* _Prompt_:
Exact repetition is required: output every record in full.

* _Recorded data_:
=-=-=
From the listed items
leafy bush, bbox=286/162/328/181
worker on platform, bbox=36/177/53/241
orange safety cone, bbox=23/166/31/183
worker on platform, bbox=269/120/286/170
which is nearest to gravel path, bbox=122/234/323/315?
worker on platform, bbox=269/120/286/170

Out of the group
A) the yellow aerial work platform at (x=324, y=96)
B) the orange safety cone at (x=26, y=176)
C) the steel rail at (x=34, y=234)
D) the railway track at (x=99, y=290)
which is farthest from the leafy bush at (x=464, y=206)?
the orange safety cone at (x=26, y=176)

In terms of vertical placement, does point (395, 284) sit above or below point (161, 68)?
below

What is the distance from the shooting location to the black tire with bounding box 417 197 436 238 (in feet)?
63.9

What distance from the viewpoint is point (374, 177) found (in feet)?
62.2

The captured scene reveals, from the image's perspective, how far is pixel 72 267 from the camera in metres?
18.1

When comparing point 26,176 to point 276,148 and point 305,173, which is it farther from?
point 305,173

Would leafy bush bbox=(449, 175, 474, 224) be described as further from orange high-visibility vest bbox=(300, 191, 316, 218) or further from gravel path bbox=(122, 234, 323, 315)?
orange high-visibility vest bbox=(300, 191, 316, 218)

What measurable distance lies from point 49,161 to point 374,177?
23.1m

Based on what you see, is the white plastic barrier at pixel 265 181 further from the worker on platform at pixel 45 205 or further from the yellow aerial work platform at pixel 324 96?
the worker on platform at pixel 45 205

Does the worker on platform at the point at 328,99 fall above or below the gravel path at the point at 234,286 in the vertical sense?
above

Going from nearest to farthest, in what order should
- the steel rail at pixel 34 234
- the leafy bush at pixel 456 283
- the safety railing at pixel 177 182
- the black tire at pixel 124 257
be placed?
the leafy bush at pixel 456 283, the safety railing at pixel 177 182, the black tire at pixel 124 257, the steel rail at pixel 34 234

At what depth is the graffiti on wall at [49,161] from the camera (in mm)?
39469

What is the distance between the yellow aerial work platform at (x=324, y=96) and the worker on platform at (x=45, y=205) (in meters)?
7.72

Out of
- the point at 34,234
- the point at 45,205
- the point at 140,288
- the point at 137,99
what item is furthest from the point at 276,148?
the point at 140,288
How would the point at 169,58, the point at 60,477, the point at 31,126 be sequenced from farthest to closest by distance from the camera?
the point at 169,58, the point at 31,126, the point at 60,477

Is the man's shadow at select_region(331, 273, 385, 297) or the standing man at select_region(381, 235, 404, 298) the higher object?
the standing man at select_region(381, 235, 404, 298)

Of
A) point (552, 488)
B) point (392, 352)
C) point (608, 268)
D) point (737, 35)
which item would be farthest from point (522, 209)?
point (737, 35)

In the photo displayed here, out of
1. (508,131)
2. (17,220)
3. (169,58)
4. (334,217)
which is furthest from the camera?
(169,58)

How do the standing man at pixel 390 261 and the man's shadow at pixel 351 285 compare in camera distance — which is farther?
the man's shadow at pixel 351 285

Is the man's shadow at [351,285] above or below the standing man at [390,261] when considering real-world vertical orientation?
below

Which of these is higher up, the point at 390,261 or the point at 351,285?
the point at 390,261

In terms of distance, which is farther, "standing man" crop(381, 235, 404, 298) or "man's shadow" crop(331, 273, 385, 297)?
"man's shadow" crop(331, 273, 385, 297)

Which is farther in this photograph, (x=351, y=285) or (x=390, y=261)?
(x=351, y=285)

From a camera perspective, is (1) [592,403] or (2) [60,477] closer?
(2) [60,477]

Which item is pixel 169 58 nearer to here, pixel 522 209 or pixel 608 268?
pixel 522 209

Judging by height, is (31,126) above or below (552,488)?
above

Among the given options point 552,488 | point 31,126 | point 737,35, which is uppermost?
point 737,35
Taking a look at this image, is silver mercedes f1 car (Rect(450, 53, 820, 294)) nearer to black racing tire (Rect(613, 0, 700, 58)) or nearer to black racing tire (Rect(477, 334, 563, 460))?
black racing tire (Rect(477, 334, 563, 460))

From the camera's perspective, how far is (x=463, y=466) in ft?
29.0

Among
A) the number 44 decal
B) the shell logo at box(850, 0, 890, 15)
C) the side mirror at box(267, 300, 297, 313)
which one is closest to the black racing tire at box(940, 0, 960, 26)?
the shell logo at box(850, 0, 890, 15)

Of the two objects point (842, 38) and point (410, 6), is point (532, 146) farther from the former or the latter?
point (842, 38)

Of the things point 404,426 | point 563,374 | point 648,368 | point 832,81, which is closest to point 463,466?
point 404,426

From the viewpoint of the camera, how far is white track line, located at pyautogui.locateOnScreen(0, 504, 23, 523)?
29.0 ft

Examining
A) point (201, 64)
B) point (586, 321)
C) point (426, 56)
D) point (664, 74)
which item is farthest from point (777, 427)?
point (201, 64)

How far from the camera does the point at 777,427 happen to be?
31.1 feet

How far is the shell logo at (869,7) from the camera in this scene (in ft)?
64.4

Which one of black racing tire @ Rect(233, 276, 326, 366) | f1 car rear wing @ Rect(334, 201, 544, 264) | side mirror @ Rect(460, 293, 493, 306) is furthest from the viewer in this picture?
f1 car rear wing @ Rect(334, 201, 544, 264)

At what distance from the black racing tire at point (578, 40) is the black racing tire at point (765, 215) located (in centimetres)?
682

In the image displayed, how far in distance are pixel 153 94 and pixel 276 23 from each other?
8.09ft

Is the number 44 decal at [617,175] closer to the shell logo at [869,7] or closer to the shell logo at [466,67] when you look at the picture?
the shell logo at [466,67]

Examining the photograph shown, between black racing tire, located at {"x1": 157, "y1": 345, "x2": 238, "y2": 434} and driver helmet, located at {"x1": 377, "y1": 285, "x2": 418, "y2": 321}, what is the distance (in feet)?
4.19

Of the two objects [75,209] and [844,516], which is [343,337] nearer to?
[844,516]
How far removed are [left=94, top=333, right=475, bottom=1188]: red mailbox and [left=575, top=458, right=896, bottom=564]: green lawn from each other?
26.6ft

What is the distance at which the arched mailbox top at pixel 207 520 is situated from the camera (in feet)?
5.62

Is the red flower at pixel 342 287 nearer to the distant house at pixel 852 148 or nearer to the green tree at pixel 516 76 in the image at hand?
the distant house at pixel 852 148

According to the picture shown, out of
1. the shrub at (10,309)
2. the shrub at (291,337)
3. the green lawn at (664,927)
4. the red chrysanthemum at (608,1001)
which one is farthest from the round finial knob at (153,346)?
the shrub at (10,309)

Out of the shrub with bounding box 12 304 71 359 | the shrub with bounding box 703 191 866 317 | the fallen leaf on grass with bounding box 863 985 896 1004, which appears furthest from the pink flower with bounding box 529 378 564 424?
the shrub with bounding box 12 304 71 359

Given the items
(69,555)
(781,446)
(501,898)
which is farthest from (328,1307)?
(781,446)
=-=-=
* _Response for this exercise_:
From the listed items
leafy bush, bbox=286/162/328/181
worker on platform, bbox=36/177/53/241
orange safety cone, bbox=23/166/31/183
worker on platform, bbox=269/120/286/170
which is nearest to gravel path, bbox=122/234/323/315?
worker on platform, bbox=269/120/286/170

Out of the group
A) the yellow aerial work platform at (x=324, y=96)
B) the orange safety cone at (x=26, y=176)
C) the steel rail at (x=34, y=234)
D) the railway track at (x=99, y=290)
which is farthest from the leafy bush at (x=464, y=206)?
the orange safety cone at (x=26, y=176)

In terms of vertical placement, does point (395, 284) sit above or below point (161, 68)?
below

What is the distance from the shooting location to the black tire with bounding box 417 197 436 238 (in feet)?
63.9

What distance from the viewpoint is point (374, 177) found (in feet)?
62.2

The captured scene reveals, from the image's perspective, how far is pixel 72 267 from the camera in metres?
18.1

When comparing point 26,176 to point 276,148 and point 305,173, which is it farther from?
point 305,173

Would leafy bush bbox=(449, 175, 474, 224) be described as further from orange high-visibility vest bbox=(300, 191, 316, 218) or further from gravel path bbox=(122, 234, 323, 315)?
orange high-visibility vest bbox=(300, 191, 316, 218)

What measurable distance lies from point 49,161 to point 374,177?
23.1m

Based on what you see, is the white plastic barrier at pixel 265 181 further from the worker on platform at pixel 45 205 or further from the yellow aerial work platform at pixel 324 96?
the worker on platform at pixel 45 205

Does the worker on platform at the point at 328,99 fall above or below the gravel path at the point at 234,286 in the vertical sense?
above

Going from nearest to farthest, in what order should
- the steel rail at pixel 34 234
- the leafy bush at pixel 456 283
- the safety railing at pixel 177 182
- the black tire at pixel 124 257
be placed?
the leafy bush at pixel 456 283, the safety railing at pixel 177 182, the black tire at pixel 124 257, the steel rail at pixel 34 234

At what depth is the graffiti on wall at [49,161] from the camera (in mm)?
39469

What is the distance between the yellow aerial work platform at (x=324, y=96) and the worker on platform at (x=45, y=205) (in meters)?
7.72

Out of
- the point at 34,234
- the point at 45,205
- the point at 140,288
- the point at 137,99
what item is furthest from the point at 276,148?
the point at 140,288
How would the point at 169,58, the point at 60,477, the point at 31,126 be sequenced from farthest to closest by distance from the camera?
the point at 169,58, the point at 31,126, the point at 60,477

Is the man's shadow at select_region(331, 273, 385, 297) or the standing man at select_region(381, 235, 404, 298) the higher object?
the standing man at select_region(381, 235, 404, 298)

Of
A) point (552, 488)
B) point (392, 352)
C) point (608, 268)
D) point (737, 35)
which item would be farthest from point (522, 209)?
point (737, 35)

In the photo displayed here, out of
1. (508,131)
2. (17,220)
3. (169,58)
4. (334,217)
which is furthest from the camera?
(169,58)

How do the standing man at pixel 390 261 and the man's shadow at pixel 351 285 compare in camera distance — which is farther?
the man's shadow at pixel 351 285

Is the man's shadow at [351,285] above or below the standing man at [390,261] when considering real-world vertical orientation?
below

Which of these is higher up, the point at 390,261 or the point at 351,285?
the point at 390,261

In terms of distance, which is farther, "standing man" crop(381, 235, 404, 298) or "man's shadow" crop(331, 273, 385, 297)?
"man's shadow" crop(331, 273, 385, 297)

Which is farther in this photograph, (x=351, y=285) or (x=390, y=261)?
(x=351, y=285)

From a camera perspective, is (1) [592,403] or (2) [60,477] closer?
(2) [60,477]

Which item is pixel 169 58 nearer to here, pixel 522 209 or pixel 608 268?
pixel 522 209

Judging by height, is (31,126) above or below (552,488)?
above

Among the given options point 552,488 | point 31,126 | point 737,35, which is uppermost?
point 737,35
Taking a look at this image, is silver mercedes f1 car (Rect(450, 53, 820, 294)) nearer to black racing tire (Rect(613, 0, 700, 58)) or nearer to black racing tire (Rect(477, 334, 563, 460))?
black racing tire (Rect(477, 334, 563, 460))

From the camera's perspective, how far is (x=463, y=466) in ft?
29.0

Among
A) the number 44 decal
B) the shell logo at box(850, 0, 890, 15)
C) the side mirror at box(267, 300, 297, 313)
which one is closest to the black racing tire at box(940, 0, 960, 26)?
the shell logo at box(850, 0, 890, 15)

Of the two objects point (842, 38) and point (410, 6), is point (532, 146) farther from the former or the latter?
point (842, 38)

Of the things point 404,426 | point 563,374 | point 648,368 | point 832,81, which is closest to point 463,466?
point 404,426

From the viewpoint of the camera, how far is white track line, located at pyautogui.locateOnScreen(0, 504, 23, 523)?
29.0 ft

Examining
A) point (201, 64)
B) point (586, 321)
C) point (426, 56)
D) point (664, 74)
which item is farthest from point (777, 427)?
point (201, 64)

How far from the camera does the point at 777,427 happen to be?
31.1 feet

How far is the shell logo at (869,7) from the camera in this scene (in ft)?
64.4

Which one of black racing tire @ Rect(233, 276, 326, 366) | f1 car rear wing @ Rect(334, 201, 544, 264) | side mirror @ Rect(460, 293, 493, 306) is furthest from the viewer in this picture?
f1 car rear wing @ Rect(334, 201, 544, 264)

At what distance from the black racing tire at point (578, 40) is the black racing tire at point (765, 215) located (in centimetres)?
682

In the image displayed, how far in distance are pixel 153 94 and pixel 276 23 from each other?
8.09ft

Is the number 44 decal at [617,175] closer to the shell logo at [869,7] or closer to the shell logo at [466,67] when you look at the picture?
the shell logo at [466,67]

Examining the photograph shown, between black racing tire, located at {"x1": 157, "y1": 345, "x2": 238, "y2": 434} and driver helmet, located at {"x1": 377, "y1": 285, "x2": 418, "y2": 321}, what is the distance (in feet)?
4.19

Of the two objects [75,209] and [844,516], which is [343,337] nearer to?
[844,516]
How far removed are [left=94, top=333, right=475, bottom=1188]: red mailbox and [left=575, top=458, right=896, bottom=564]: green lawn from each other?
26.6ft

What is the distance at which the arched mailbox top at pixel 207 520 is situated from the camera (in feet)?
5.62

Is the red flower at pixel 342 287 nearer to the distant house at pixel 852 148 or nearer to the green tree at pixel 516 76 in the image at hand?
the distant house at pixel 852 148

According to the picture shown, out of
1. the shrub at (10,309)
2. the shrub at (291,337)
3. the green lawn at (664,927)
4. the red chrysanthemum at (608,1001)
which one is farthest from the round finial knob at (153,346)?
the shrub at (10,309)

Out of the shrub with bounding box 12 304 71 359 | the shrub with bounding box 703 191 866 317 | the fallen leaf on grass with bounding box 863 985 896 1004, which appears furthest from the pink flower with bounding box 529 378 564 424?
the shrub with bounding box 12 304 71 359

Given the items
(69,555)
(781,446)
(501,898)
which is farthest from (328,1307)?
(781,446)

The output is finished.